CNM Graduation Initiatives Successful

Story by Audrey Scherer and Ashley Shickler

Photo by Hailey Tolleson

CNM set 24 strategic initiatives in 2016, and one of them was to increase CNM’s graduation rate, said Director of Connect Services, Ann Lyn Hall.

The 24 initiatives were part of CNM’s strategic planning process to figure the best ways to improve the school, she said.

CNM felt that focusing on the graduation rate would help in a broad way as the students were more able to get good jobs and the community gained a more educated workforce, she said.

Graduation rates are going up nationally and CNM wanted to make sure its did too, she said.

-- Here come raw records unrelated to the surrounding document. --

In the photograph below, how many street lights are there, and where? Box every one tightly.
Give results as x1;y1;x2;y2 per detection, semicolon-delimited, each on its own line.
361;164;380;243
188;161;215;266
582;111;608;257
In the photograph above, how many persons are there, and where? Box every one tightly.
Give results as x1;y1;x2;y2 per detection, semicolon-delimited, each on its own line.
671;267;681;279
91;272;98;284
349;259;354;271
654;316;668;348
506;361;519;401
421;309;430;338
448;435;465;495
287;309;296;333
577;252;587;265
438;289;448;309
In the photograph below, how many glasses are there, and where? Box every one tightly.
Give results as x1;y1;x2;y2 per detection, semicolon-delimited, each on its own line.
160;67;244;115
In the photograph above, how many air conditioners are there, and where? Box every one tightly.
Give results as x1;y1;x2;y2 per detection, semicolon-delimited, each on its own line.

“Our goal was to get to 24% and we reached that fall of last year,” she said.

This spring semester it went up again to 26.1%, and CNM’s goal is to increase it and maintain it, she said.

CNM has 150% of time toward a degree from a student’s first fall semester to help them get a degree, and that’s why the cohorts are monitored for three years, she said.

The same additional time is allotted for certificate programs, in which cases CNM would have two terms to help a student get their degree, she said.

CNM has done a few things to help with the graduation rate, she said.

CNM provides early registration, assigns academic coaches to work with and check on students, and monitors that students’ classes match their majors and communicating when they don’t, she said.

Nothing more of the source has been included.